* _WHAT YOU ARE ASKED TO DO_
Copy the records from the line with "Which is correct: is" through the end of the records, substituting "vegetation" for "foliage" and changing nothing else. Leave out the pictures.
'''
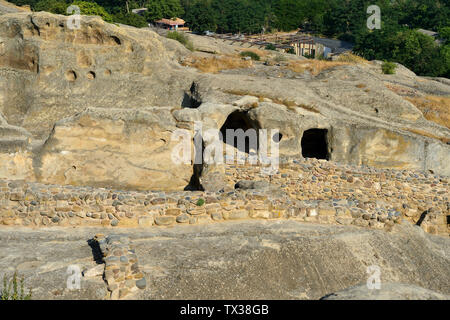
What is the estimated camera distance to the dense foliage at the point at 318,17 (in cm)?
4706

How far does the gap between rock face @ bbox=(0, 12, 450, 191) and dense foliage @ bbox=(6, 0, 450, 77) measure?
3019 centimetres

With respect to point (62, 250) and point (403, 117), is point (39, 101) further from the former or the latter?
point (403, 117)

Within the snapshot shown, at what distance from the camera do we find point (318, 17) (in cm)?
6900

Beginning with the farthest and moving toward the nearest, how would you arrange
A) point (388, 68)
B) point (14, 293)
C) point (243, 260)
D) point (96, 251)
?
1. point (388, 68)
2. point (96, 251)
3. point (243, 260)
4. point (14, 293)

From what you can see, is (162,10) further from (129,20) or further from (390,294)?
(390,294)

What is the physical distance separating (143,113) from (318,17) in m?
62.4

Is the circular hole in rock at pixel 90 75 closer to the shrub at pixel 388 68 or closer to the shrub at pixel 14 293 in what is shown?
the shrub at pixel 14 293

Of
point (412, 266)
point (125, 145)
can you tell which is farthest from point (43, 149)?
point (412, 266)

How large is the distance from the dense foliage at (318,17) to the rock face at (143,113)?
99.0ft

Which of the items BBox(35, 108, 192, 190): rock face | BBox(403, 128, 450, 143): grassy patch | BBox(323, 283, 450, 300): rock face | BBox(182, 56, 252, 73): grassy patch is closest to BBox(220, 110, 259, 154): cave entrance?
BBox(35, 108, 192, 190): rock face

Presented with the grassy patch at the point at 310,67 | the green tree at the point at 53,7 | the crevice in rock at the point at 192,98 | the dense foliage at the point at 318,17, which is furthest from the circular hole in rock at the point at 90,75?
the dense foliage at the point at 318,17

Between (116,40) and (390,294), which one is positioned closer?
(390,294)

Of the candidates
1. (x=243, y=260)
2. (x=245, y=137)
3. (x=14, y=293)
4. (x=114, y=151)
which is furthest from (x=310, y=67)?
(x=14, y=293)

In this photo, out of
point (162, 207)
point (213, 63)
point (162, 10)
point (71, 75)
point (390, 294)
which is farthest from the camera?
point (162, 10)
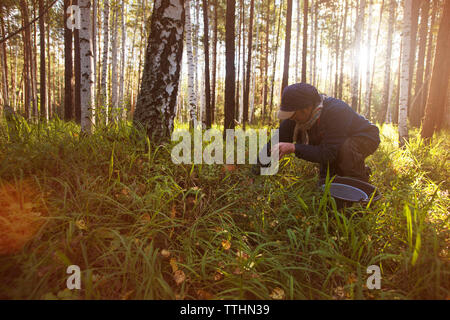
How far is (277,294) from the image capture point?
161 centimetres

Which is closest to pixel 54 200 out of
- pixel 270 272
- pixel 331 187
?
pixel 270 272

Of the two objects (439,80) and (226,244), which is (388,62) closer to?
(439,80)

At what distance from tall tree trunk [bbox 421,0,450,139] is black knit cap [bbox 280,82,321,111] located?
514 cm

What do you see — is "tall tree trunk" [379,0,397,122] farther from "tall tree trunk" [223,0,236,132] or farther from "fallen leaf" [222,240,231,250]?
"fallen leaf" [222,240,231,250]

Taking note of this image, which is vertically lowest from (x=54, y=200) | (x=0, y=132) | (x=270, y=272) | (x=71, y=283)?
(x=270, y=272)

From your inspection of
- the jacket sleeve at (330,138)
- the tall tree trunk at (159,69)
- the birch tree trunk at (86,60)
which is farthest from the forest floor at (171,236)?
the birch tree trunk at (86,60)

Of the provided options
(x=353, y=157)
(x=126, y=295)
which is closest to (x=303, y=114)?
(x=353, y=157)

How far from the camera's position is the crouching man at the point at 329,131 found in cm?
241

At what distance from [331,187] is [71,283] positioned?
235 cm

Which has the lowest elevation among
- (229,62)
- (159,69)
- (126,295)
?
(126,295)

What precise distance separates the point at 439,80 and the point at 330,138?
541 centimetres

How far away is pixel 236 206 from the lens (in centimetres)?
262

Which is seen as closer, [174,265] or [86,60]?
[174,265]

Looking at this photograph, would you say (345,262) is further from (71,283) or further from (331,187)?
(71,283)
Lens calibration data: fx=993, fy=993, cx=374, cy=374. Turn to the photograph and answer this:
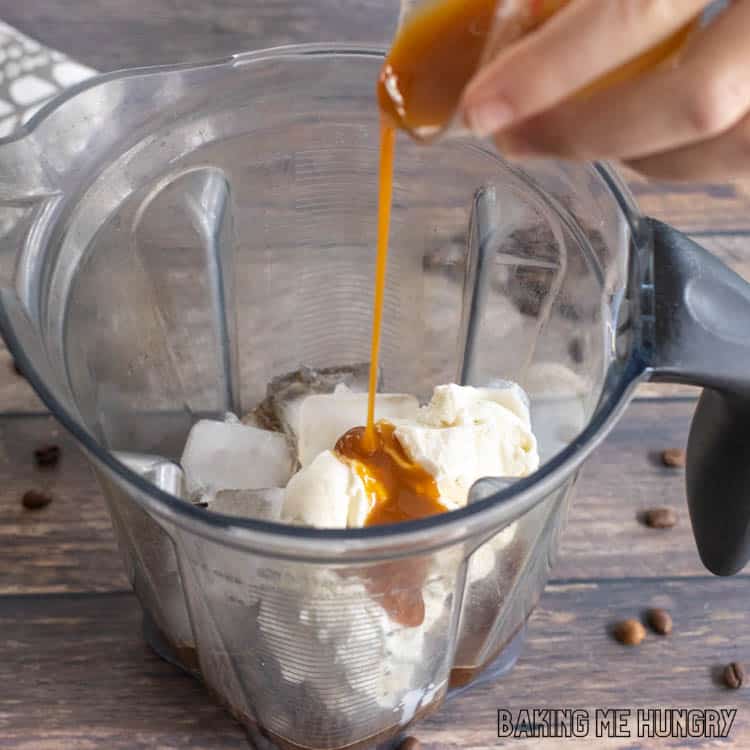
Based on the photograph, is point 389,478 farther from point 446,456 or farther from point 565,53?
point 565,53

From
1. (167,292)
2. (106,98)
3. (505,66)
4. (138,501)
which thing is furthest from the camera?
(167,292)

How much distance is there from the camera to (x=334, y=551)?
55 cm

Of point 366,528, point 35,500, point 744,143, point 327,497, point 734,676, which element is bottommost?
point 734,676

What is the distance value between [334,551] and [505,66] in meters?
0.27

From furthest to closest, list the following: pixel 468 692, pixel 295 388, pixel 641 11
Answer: pixel 295 388, pixel 468 692, pixel 641 11

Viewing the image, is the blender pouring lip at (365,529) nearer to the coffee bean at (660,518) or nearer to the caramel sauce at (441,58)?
the caramel sauce at (441,58)

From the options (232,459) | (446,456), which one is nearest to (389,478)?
(446,456)

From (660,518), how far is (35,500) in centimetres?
60

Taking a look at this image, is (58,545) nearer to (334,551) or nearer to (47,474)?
(47,474)

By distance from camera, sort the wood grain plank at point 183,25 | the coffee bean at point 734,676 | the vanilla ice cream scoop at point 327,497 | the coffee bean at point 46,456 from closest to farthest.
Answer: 1. the vanilla ice cream scoop at point 327,497
2. the coffee bean at point 734,676
3. the coffee bean at point 46,456
4. the wood grain plank at point 183,25

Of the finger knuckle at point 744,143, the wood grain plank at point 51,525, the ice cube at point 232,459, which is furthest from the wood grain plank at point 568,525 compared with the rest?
the finger knuckle at point 744,143

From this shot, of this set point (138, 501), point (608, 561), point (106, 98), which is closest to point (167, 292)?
point (106, 98)

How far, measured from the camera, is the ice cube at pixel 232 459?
87 cm

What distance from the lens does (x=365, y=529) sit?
0.54m
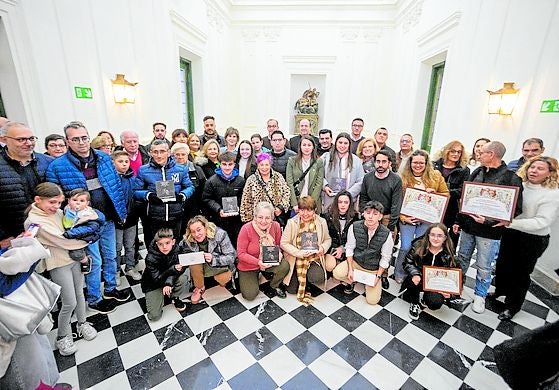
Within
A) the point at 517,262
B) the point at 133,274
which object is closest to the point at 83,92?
the point at 133,274

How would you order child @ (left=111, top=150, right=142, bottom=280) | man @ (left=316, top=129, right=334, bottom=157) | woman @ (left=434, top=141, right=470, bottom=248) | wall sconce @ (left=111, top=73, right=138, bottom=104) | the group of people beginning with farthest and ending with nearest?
wall sconce @ (left=111, top=73, right=138, bottom=104), man @ (left=316, top=129, right=334, bottom=157), woman @ (left=434, top=141, right=470, bottom=248), child @ (left=111, top=150, right=142, bottom=280), the group of people

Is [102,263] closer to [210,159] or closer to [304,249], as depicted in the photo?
[210,159]

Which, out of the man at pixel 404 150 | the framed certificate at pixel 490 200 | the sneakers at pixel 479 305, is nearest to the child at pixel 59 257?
the framed certificate at pixel 490 200

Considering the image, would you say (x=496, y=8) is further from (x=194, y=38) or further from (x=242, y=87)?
(x=242, y=87)

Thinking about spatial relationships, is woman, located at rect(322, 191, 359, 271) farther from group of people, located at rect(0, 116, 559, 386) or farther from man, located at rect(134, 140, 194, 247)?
man, located at rect(134, 140, 194, 247)

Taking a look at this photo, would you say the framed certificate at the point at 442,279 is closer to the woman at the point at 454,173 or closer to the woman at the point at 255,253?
the woman at the point at 454,173

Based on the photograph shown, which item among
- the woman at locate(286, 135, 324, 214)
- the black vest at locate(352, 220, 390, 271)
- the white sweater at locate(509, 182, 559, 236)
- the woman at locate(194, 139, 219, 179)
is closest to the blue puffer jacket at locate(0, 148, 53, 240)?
the woman at locate(194, 139, 219, 179)

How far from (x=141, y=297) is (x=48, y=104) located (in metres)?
2.65

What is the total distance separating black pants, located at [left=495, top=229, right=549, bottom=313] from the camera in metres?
2.50

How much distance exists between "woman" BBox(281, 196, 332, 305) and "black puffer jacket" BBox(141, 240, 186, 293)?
117 centimetres

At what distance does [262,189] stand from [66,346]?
7.38ft

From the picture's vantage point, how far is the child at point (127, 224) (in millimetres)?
2777

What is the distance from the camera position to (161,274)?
8.75ft

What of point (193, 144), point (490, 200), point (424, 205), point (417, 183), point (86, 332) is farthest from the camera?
point (193, 144)
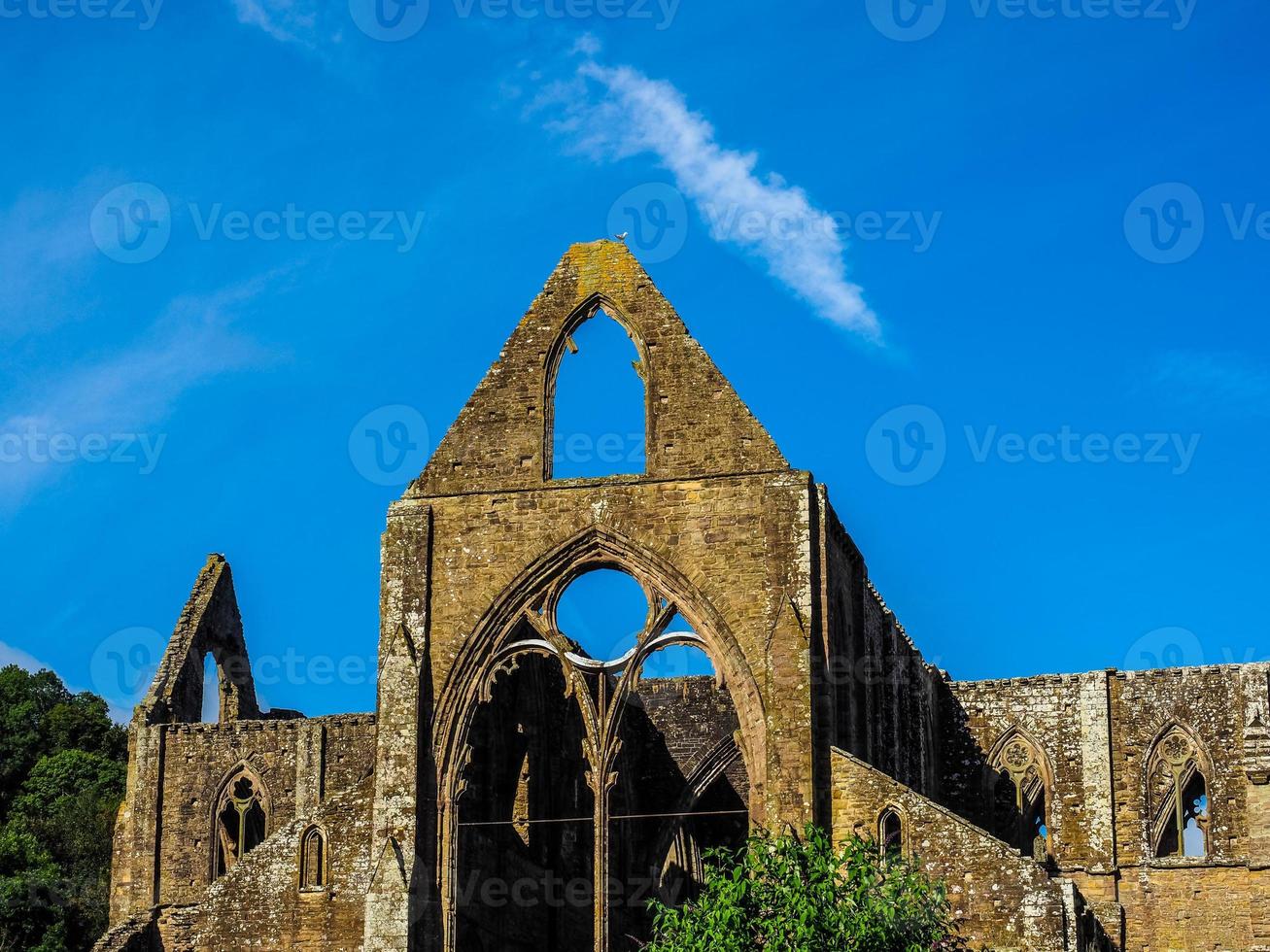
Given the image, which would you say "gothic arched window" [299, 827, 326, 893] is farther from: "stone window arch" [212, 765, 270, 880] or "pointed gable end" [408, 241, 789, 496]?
"stone window arch" [212, 765, 270, 880]

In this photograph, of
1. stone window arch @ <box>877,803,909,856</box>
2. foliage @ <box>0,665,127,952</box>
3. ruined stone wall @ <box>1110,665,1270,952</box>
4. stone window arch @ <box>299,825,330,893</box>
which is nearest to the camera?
stone window arch @ <box>877,803,909,856</box>

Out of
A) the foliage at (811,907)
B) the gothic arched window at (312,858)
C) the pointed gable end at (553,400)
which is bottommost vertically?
the foliage at (811,907)

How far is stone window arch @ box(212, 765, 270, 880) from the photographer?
152ft

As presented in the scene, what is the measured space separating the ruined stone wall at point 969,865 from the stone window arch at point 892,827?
0.08ft

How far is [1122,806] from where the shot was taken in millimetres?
39781

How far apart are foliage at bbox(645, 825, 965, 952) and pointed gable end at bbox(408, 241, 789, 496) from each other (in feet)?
20.8

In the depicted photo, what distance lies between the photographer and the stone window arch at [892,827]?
30.5 metres

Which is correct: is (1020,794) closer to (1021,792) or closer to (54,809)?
(1021,792)

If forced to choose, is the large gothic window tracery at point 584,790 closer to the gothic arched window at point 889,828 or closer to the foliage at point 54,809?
the gothic arched window at point 889,828

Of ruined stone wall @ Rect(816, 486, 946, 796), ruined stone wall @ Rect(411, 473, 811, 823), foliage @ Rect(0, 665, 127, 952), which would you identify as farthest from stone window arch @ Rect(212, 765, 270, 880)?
ruined stone wall @ Rect(411, 473, 811, 823)

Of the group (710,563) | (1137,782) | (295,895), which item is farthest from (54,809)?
(710,563)

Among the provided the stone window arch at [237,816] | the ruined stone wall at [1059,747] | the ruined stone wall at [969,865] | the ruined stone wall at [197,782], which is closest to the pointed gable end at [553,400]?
the ruined stone wall at [969,865]

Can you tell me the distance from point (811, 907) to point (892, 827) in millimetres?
4178

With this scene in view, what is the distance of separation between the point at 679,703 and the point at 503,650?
30.1ft
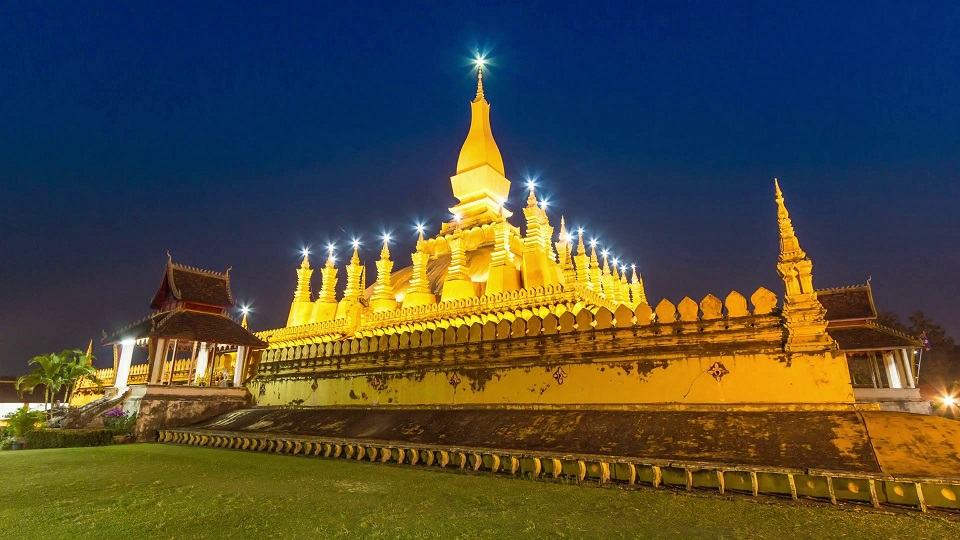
'''
* _THE COMPLETED TASK_
Which is correct: is (1020,794) closer to (1021,792) or closer to (54,809)?
(1021,792)

If forced to choose, is the large gothic window tracery at point 584,790 closer to the gothic arched window at point 889,828 or closer to the vegetation at point 54,809?
the gothic arched window at point 889,828

Of ruined stone wall @ Rect(816, 486, 946, 796), ruined stone wall @ Rect(411, 473, 811, 823), vegetation @ Rect(0, 665, 127, 952), which would you identify as farthest from stone window arch @ Rect(212, 765, 270, 880)?
ruined stone wall @ Rect(411, 473, 811, 823)

Of the group (710,563) | (1137,782) | (295,895), which item is farthest from (54,809)?
(710,563)

Among the provided the stone window arch at [237,816] | the ruined stone wall at [1059,747] | the ruined stone wall at [969,865] | the ruined stone wall at [197,782], which is closest to the pointed gable end at [553,400]?
the ruined stone wall at [969,865]

Can you tell me the distance from point (811, 907) to point (892, 827) in millimetres?
4178

With this scene in view, what is the distance of separation between the point at 679,703 and the point at 503,650?
30.1ft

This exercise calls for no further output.